First, it’s important to keep in mind that tracking isn’t achieved by one single technology, rather it’s a combination of techniques used to identify and follow a user across multiple websites. By collecting information about your online activities, web trackers can monetize this information, selling it to advertisers who then compile data-rich, accurate profiles to use in the creation of highly targeted ads. And this isn’t always bad. In fact, people often willingly opt-in to trackers as they prefer – and even want – to see and receive personalized ads.
How does tracking work?
As stated above, tracking can be achieved through various methods. Here’s a quick breakdown of how you can be followed online:
Cookies are probably the most common way users are tracked while browsing the internet. They are small pieces of data that are saved to your browser by a website. So, each time you visit a webpage, cookies can be stored on your device. Websites typically have first-party cookies in place to do useful things like remember your language or currency preferences, help you login or suggest relevant content. Third-party cookies, however, do not come from the website itself but are embedded from another website – one which you may not have ever visited. These third-party cookies are mainly used for ad-related tracking.

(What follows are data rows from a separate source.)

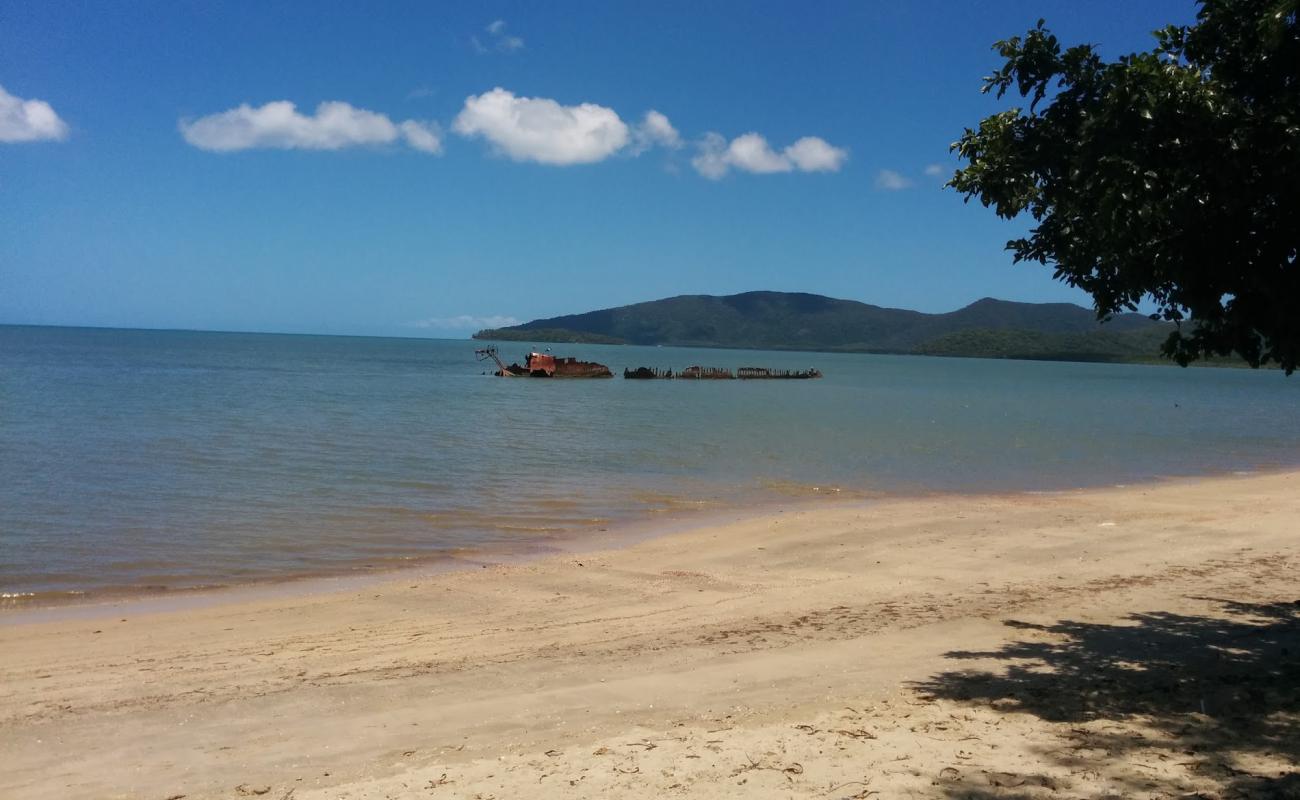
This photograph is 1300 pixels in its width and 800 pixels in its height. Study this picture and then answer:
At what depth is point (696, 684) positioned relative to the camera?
760cm

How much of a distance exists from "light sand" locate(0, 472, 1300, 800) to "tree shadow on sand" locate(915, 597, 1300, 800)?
0.03 meters

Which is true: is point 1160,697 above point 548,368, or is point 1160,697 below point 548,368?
below

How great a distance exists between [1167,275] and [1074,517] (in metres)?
12.4

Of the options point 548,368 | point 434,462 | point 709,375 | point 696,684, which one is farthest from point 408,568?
point 709,375

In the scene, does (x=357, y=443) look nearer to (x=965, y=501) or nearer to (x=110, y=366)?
(x=965, y=501)

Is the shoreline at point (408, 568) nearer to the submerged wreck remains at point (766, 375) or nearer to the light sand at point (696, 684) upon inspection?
the light sand at point (696, 684)

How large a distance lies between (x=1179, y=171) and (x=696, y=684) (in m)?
5.05

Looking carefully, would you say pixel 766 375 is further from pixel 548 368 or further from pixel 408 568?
pixel 408 568

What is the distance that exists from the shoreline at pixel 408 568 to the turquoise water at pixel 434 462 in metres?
0.28

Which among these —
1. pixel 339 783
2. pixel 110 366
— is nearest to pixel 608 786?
pixel 339 783

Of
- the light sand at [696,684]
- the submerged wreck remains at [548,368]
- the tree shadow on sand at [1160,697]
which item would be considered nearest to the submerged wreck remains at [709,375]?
the submerged wreck remains at [548,368]

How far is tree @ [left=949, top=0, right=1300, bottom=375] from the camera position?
5.76m

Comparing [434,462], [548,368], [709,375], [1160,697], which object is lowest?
[434,462]

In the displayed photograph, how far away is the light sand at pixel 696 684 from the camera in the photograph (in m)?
5.70
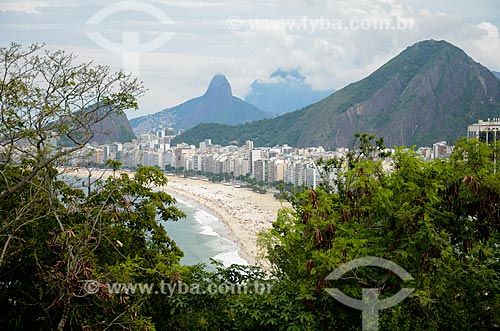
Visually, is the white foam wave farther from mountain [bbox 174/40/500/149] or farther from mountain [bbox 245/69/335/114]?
mountain [bbox 245/69/335/114]

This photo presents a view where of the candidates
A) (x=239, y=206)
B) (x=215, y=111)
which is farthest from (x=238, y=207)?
(x=215, y=111)

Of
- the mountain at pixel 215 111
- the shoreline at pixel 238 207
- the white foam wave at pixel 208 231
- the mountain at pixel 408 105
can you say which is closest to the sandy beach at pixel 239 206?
the shoreline at pixel 238 207

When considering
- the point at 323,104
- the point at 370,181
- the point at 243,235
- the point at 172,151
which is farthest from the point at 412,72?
the point at 370,181

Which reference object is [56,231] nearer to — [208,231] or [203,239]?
[203,239]

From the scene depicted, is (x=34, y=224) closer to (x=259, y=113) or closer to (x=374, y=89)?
(x=374, y=89)

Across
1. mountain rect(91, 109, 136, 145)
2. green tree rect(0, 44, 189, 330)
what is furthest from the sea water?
green tree rect(0, 44, 189, 330)

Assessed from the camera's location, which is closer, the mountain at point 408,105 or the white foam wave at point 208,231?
the white foam wave at point 208,231

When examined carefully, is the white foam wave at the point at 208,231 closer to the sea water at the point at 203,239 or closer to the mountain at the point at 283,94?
the sea water at the point at 203,239
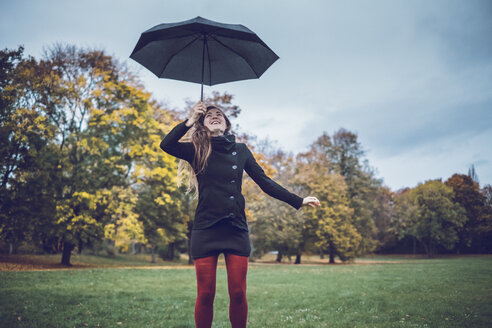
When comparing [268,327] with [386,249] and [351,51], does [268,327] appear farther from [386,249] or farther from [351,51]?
[386,249]

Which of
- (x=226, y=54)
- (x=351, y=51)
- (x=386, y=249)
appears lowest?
(x=386, y=249)

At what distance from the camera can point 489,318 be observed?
18.6ft

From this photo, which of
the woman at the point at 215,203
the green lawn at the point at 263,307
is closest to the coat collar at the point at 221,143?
the woman at the point at 215,203

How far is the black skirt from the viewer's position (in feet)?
8.61

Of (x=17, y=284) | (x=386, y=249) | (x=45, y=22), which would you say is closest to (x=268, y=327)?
(x=17, y=284)

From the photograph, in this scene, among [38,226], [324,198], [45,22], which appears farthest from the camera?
[324,198]

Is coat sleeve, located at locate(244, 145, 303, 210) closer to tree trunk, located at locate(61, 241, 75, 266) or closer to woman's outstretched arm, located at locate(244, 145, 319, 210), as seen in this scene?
woman's outstretched arm, located at locate(244, 145, 319, 210)

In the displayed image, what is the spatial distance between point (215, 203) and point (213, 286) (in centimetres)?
71

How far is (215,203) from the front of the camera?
271cm

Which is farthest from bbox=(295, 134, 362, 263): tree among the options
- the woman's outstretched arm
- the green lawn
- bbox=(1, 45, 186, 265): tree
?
the woman's outstretched arm

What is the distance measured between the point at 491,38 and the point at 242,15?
60.2 feet

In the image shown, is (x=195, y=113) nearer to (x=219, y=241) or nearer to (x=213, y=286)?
(x=219, y=241)

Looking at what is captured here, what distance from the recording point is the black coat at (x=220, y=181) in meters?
2.70

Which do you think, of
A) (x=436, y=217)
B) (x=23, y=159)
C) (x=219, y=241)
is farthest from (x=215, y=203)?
(x=436, y=217)
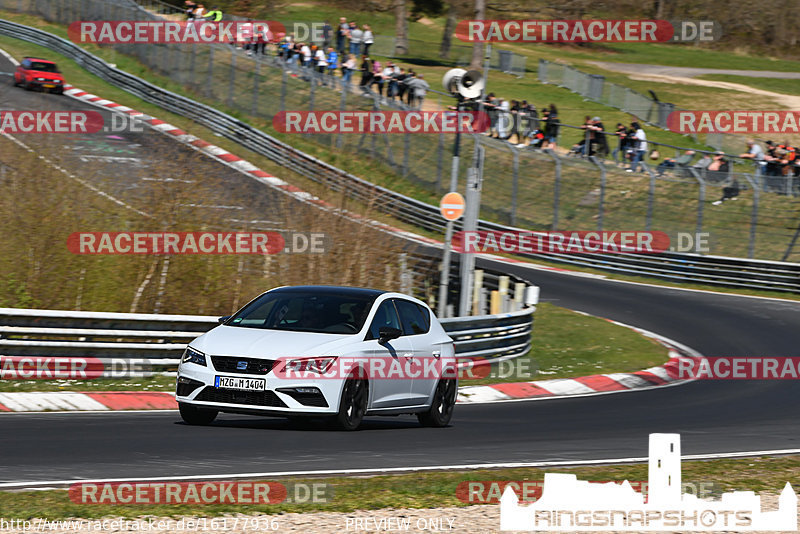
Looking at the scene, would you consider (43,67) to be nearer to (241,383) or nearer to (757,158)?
(757,158)

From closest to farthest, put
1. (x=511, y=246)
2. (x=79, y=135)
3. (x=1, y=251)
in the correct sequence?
(x=1, y=251) → (x=511, y=246) → (x=79, y=135)

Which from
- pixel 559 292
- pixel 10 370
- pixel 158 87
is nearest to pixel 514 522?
pixel 10 370

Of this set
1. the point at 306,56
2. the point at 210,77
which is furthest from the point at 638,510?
the point at 210,77

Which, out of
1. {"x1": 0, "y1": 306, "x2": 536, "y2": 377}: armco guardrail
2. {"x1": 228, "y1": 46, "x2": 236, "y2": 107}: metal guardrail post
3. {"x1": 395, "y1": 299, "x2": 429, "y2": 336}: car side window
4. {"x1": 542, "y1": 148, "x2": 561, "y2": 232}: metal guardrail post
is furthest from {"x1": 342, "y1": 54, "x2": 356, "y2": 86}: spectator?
{"x1": 395, "y1": 299, "x2": 429, "y2": 336}: car side window

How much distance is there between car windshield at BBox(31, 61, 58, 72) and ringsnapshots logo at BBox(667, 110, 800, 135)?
2589cm

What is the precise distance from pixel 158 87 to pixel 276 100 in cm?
539

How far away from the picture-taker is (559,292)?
27.3 meters

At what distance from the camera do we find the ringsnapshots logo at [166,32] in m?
40.7

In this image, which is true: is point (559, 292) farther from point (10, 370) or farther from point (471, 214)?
point (10, 370)

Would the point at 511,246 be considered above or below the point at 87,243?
below

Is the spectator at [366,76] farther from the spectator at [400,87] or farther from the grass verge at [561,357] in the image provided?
the grass verge at [561,357]

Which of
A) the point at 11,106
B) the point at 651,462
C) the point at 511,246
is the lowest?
the point at 511,246

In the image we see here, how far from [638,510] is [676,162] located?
82.8 ft

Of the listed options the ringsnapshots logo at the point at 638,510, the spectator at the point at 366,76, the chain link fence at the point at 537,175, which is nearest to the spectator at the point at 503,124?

Embedded scripts, whether visible or invisible, are another tracking tool. For example, pixel trackers – transparent pixel-sized images are often embedded on a web page or email. They offer marketers insight into user behavior, like if an email was opened or not, but can also collect additional information like location data and specific device information.
Fingerprinting is a more invasive way to track users online. A digital fingerprint, is created when a company makes a unique profile of a user based on their computer, installed fonts and software, add-ons, and web browsers. Apple has also recently rejected 16 new Web APIs in Safari due to potential threats to user privacy over open opportunities for fingerprinting.
Want to block trackers? Here’s how
The less you can be followed as you browse the web, the more chances you have to avoid trackers. And no matter what browser you decide to use to search and surf the web you have several options to keep your activities private. A first option which offers some level of privacy, is to activate your browser’s private browsing, or incognito mode.
Secondly you can add a free browser extension like Avira Browser Safety for Firefox and Opera browsers or the Avira Safe Shopping extension for Chrome and Edge. Both options provide protections against ad and social media tracking, can block ads and make sure every website you visit is safe.
Lastly, for complete privacy you can anonymize all your web browsing and online communications by using a VPN. Not only will a VPN hide your IP address and therefore keep your location private, it encrypts your web traffic, routing all your online activities via a secure tunnel making it virtually impossible for anyone to gain access.